Après cette mise en garde, Matthieu fait une grande affirmation : le chrétien est lumière du monde. Qu’est-ce que cela veut dire? Une première réponse considère son aspect négatif : tout comme une ville sur une haute montagne ne peut pas être cachée, ainsi le chrétien n’a pas le droit de se défiler devant sa mission. Pour faire saisir l’importance de cette mission à la quelle le chrétien ne doit pas se dérober, l’image de la ville sur une montagne est empruntée au prophète Isaïe que les Juifs de la communauté connaissaient bien, où le prophète parle des temps messianiques où le monde entier se rassemblera sur les hauteurs de Jérusalem pour recevoir la lumière de la parole de Dieu. On ne peut se dérober devant une mission si importante.

Une deuxième réponse considère l’aspect positif : être lumière du monde implique qu’on soit visible, qu’on soit au bon endroit, et non pas dans un lieu où on ne pourra pas exercer notre mission. Matthieu utilise l’image de lampe qui fait partie des accessoires essentiels de la maison et qu’on ne mettait sûrement pas sous un meuble, mais sur un support central permettant d’éclairer toute la pièce.

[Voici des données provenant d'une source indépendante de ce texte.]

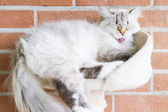 White cat of siberian breed, neva masquerade version — Stock Photo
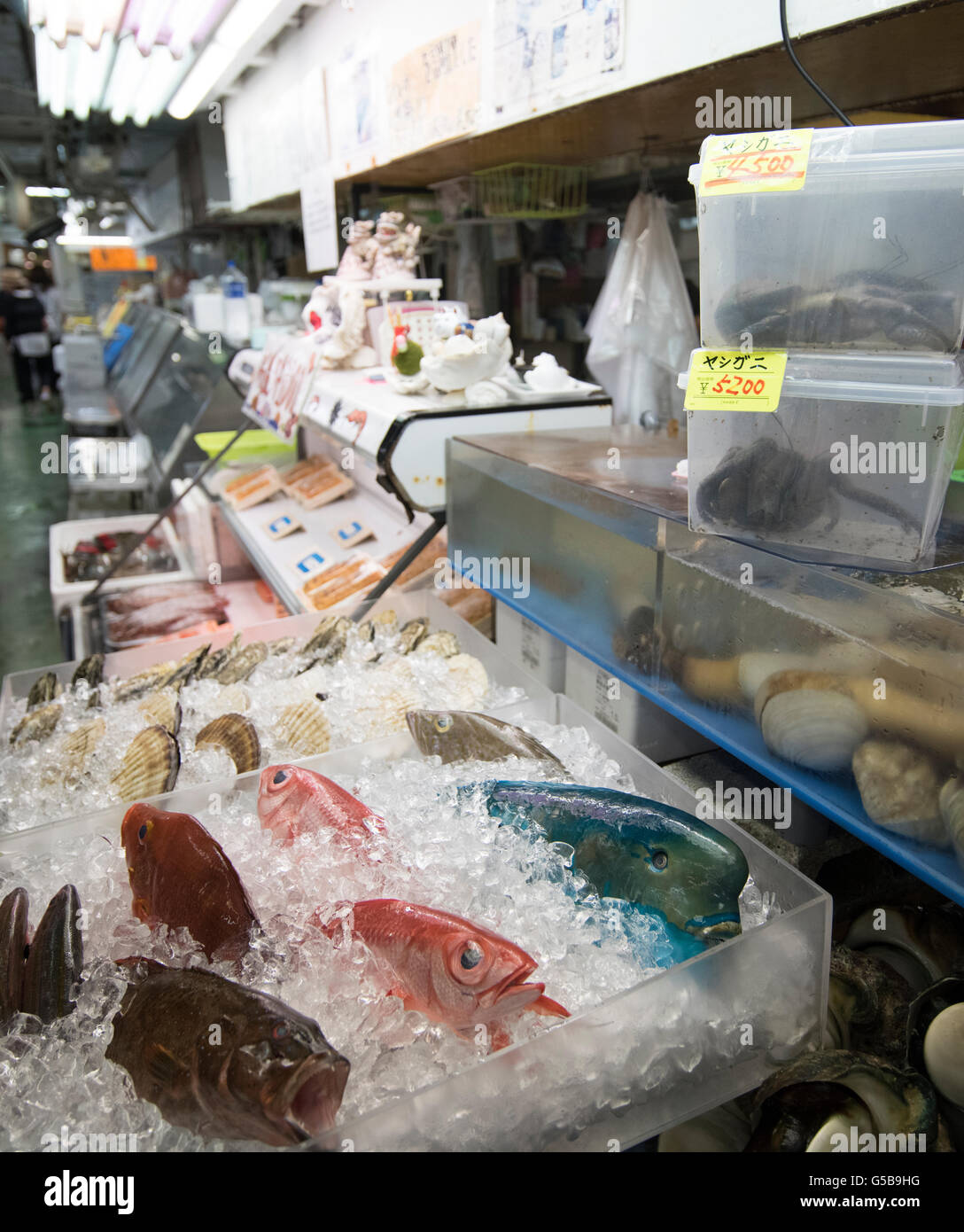 Fish, clams and coconut crabs on sale at Makishi Public Market, Naha City, Okinawa, Japan - Stock Image
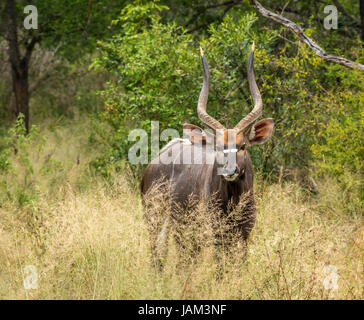 Close up of watchful male nyala, Tragelaphus angasii, Sabi Sands safari game reserve, Greater Kruger National Park, - Stock Photo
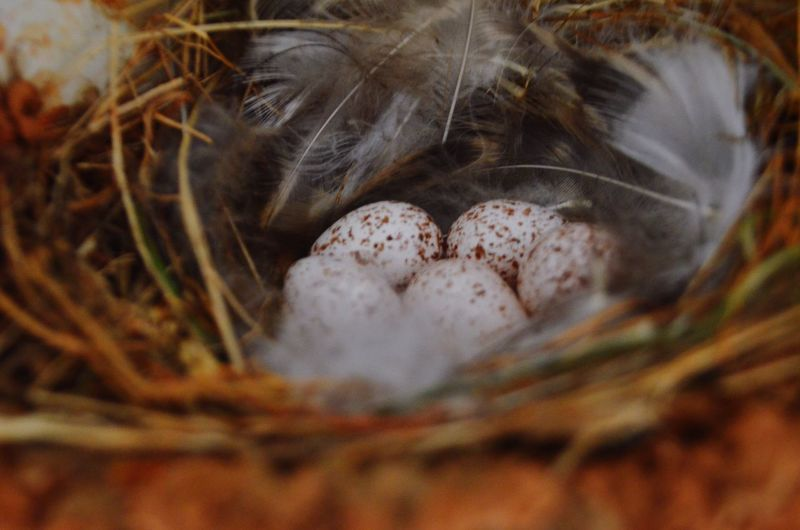 Eggs Renewal  Nest Spring New Waiting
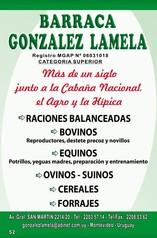 Barraca González Lamela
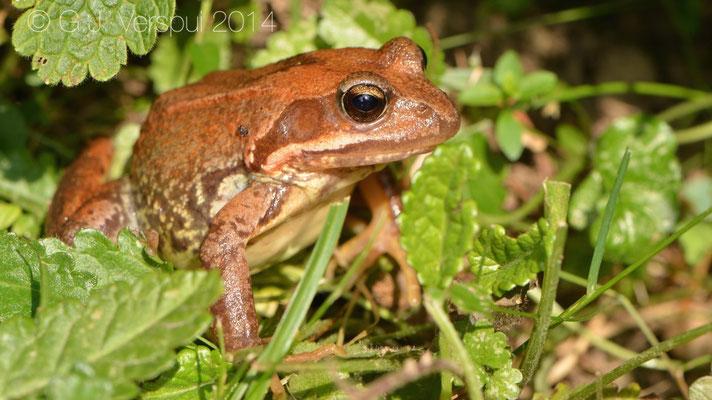 Grass Frog - Rana temporaria parvipalmata, In Situ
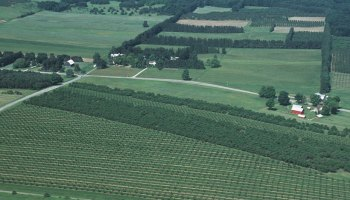 An aerial view of an agricultural landscape
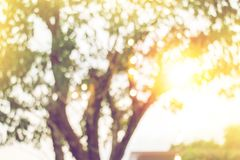 Blurred yellow light from under tree in sunset stock photos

Maintenant, Matthieu peut conclure en disant : brillez par vos bonnes actions, car c’est l’être même de Dieu que vous allez révéler ainsi. Bref, être sel de la terre et lumière du monde par son agir, c’est le rôle précis du chrétien, car il a reçu l’enseignement de Jésus sur les béatitudes et sur la façon de vivre avec les autres, et il ne peut se défiler devant cette mission; au contraire, il doit être le plus visible possible, car ce qui est en jeu c’est la révélation au monde de l’identité véritable de Dieu.

Voilà ce que Matthieu dit à ces membres de la communauté qui sont démotivés et désorientés. Nous aujourd’hui qui recevons la même parole, comment réagissons-nous? Personnellement, quand je regarde la terreur répandue par les djihadistes et leur gâchis, je me demande : la lumière du Sermon sur la montagne se répandra-t-elle un jour sur notre monde? Au moment où je suis porté à désespérer, je relis la chronique sur la Rue des femmes qui est pour moi cette lumière qui éclaire nos nuits; car cela me rappelle que de manière moins spectaculaire l’amour et la compassion s’infiltrent de multiples manières en ce monde; et j’y vois la trace de Dieu.

Et tout à coup je prends conscience : moi aussi je suis porteur de cette lumière par mon agir. Je n’ai pas à hésiter à être visible, car cela permettra à d’autres de croire que ce Dieu soi-disant compatissant existe vraiment, car il agit; et cela permettra de garder espoir dans l’avenir.